Published Fri, May 4, 2018 · 12:14 PM

[BEIJING] Top officials from China and the United States reached a consensus on some aspects of the countries' trade row, but disagreements over other issues remain "relatively big", China said on Friday.

A statement from the nation's state-run Xinhua news agency at the end of the talks gave little indication that there had been agreements on the biggest issues, stressing instead that there had been exchanges of opinion. The two sides, though, committed to resolving their trade disputes through dialogue, Xinhua said.

The Americans have yet to give their account of the talks.

In one specific sign of progress, US negotiators agreed to bring up with US President Donald Trump the question of a ban on US companies selling goods and software to Chinese telecommunication equipment maker ZTE Corp after representations from the Chinese side, the report said. ZTE faced the seven-year ban after the US said it failed to keep to an agreement it made after breaching US sanctions.

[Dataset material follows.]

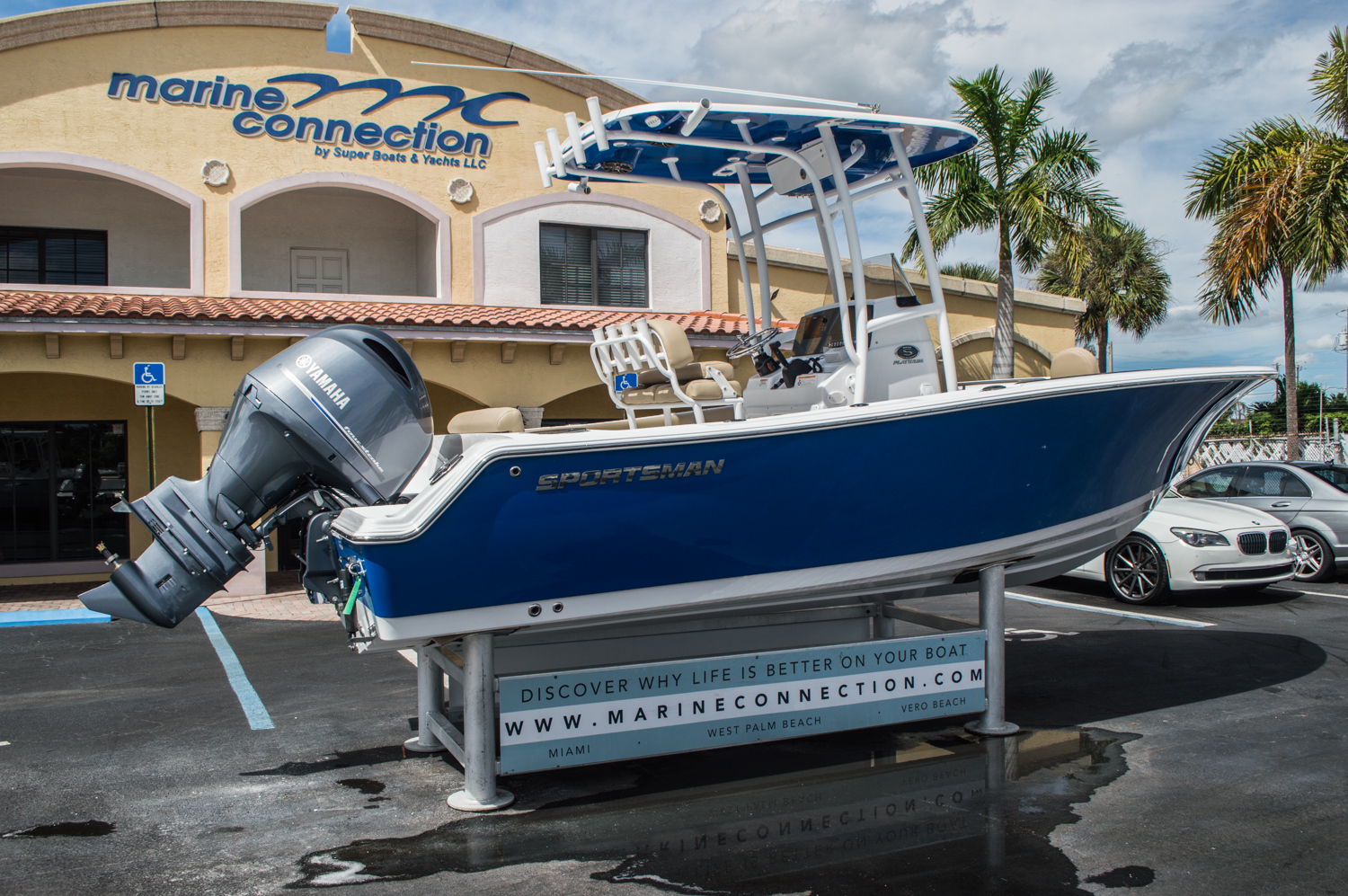 Thumbnail 7 for New 2016 Sportsman Open 212 Center Console boat for sale in Miami, FL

The talks over the past two days have involved a high-level US trade delegation led by Treasury Secretary Steven Mnuchin and top Chinese officials, including Vice Premier Liu He, following months of threats and counter threats from both sides in a series of disputes over trade practices.

The US team has already left Beijing and is heading back to the US, a U.S. official told Reuters early on Friday evening.

The trade discussions had been "candid, efficient and constructive," Xinhua said, but gave almost no details on what the officials had agreed.

The officials exchanged opinions on resolving tariffs and non-tariffs measures, on expanding two-way investment and the protection of intellectual property, and on expanding US exports to China and bilateral services trade, Xinhua reported. It gave no indication of what actions might be taken based on those exchanges.

"My impression was that (the talks) didn't go well given the rhetoric," said Kevin Lai, senior economist at Daiwa Capital markets in Hong Kong. "I think the divide is still very big."

In an editorial on its website, widely-read Chinese state-run tabloid the Global Times cited people close to the talks as saying the Chinese "hit back hard" at US criticism, letting them know that China won't give in.

The United States has proposed tariffs on US$50 billion of Chinese goods under its so-called "Section 301" intellectual property probe. Those could go into effect in June following the completion of a 60-day consultation period, but activation plans have been kept vague.

China has said its own retaliatory tariffs on US goods, including soybeans and aircraft, will go into effect if the US duties are imposed.

The US tariffs focus heavily on technology products benefiting from the "Made in China 2025" programme, which promotes the development of 10 sectors including aerospace, robotics and clean-energy cars.

A breakthrough deal to fundamentally change China's economic policies was viewed as highly unlikely during the two-day visit, though any signs of meaningful progress in the dispute could delay any punitive action from the US.